[Rows from a dataset]
◆ ◆ ◆

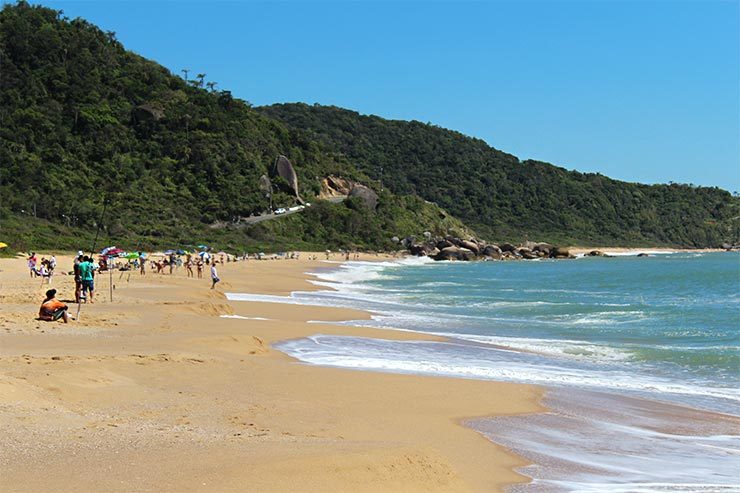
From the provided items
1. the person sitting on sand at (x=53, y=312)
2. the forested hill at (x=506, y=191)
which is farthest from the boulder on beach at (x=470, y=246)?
the person sitting on sand at (x=53, y=312)

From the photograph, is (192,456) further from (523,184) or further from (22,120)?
(523,184)

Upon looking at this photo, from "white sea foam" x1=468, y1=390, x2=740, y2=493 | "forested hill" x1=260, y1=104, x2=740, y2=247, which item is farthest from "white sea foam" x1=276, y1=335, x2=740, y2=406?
"forested hill" x1=260, y1=104, x2=740, y2=247

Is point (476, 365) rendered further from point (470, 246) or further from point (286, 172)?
point (286, 172)

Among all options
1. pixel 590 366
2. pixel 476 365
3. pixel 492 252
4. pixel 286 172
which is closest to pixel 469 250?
pixel 492 252

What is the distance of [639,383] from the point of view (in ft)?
46.4

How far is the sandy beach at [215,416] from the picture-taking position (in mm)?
6246

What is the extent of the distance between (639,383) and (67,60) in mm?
99284

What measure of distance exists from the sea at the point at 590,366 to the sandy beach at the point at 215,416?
27.6 inches

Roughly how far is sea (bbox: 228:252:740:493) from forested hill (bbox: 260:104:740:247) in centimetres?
13030

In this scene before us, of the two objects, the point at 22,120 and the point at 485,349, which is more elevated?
the point at 22,120

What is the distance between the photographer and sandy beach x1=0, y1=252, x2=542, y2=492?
6246 millimetres

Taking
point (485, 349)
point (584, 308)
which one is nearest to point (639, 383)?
point (485, 349)

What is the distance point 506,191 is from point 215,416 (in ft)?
577

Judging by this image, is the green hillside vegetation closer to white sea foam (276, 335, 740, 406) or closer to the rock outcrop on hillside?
the rock outcrop on hillside
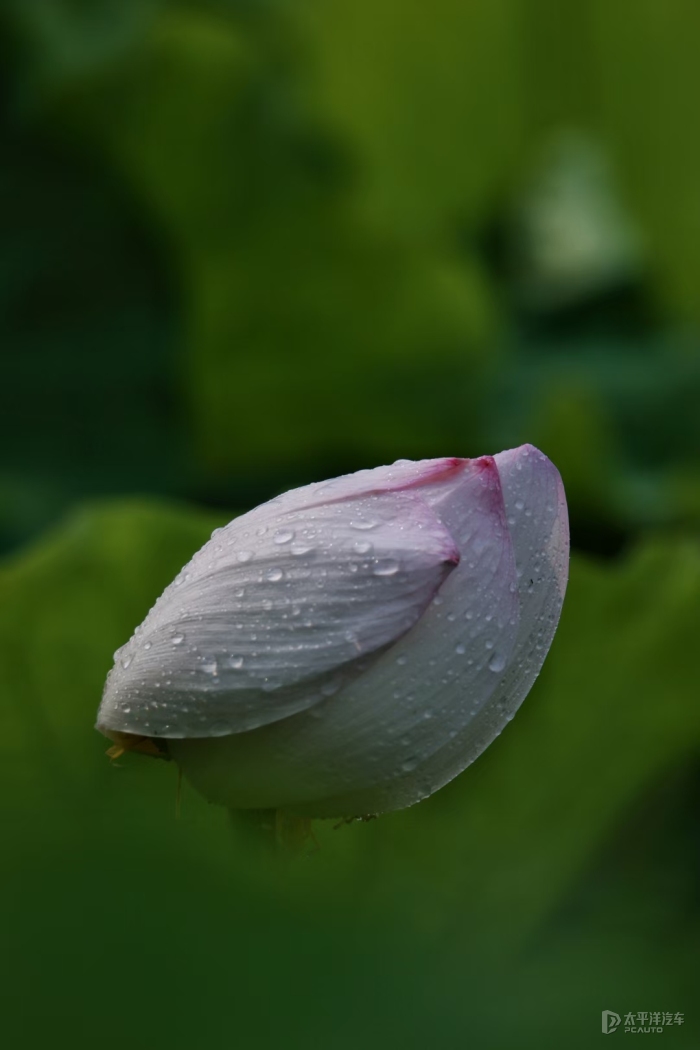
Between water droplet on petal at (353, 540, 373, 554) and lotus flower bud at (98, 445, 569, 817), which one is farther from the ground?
water droplet on petal at (353, 540, 373, 554)

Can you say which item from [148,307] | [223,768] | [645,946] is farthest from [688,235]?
[223,768]

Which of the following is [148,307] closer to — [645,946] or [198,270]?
[198,270]

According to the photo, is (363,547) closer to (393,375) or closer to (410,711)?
(410,711)

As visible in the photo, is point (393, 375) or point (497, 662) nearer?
point (497, 662)

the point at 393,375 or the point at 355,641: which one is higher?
the point at 393,375

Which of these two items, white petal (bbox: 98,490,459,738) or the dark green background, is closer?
white petal (bbox: 98,490,459,738)

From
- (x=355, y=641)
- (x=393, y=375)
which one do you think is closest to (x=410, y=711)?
(x=355, y=641)
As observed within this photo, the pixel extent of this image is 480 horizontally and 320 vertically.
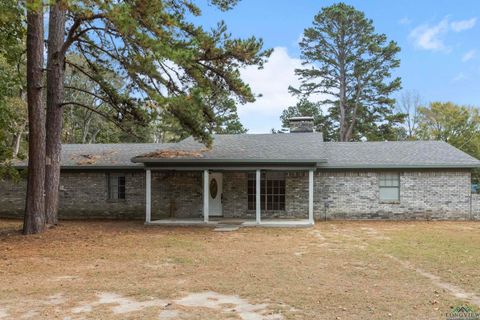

◆ ◆ ◆

GOAL OF THE EXERCISE
Please filter the records above and copy every line that contains the string "bbox".

ANSWER FOR THE TASK
Roughly how far is sea (bbox: 228:252:740:493) from forested hill (bbox: 260:104:740:247) in centimetres?
Which of these two items, white petal (bbox: 98,490,459,738) or the dark green background, is closer?
white petal (bbox: 98,490,459,738)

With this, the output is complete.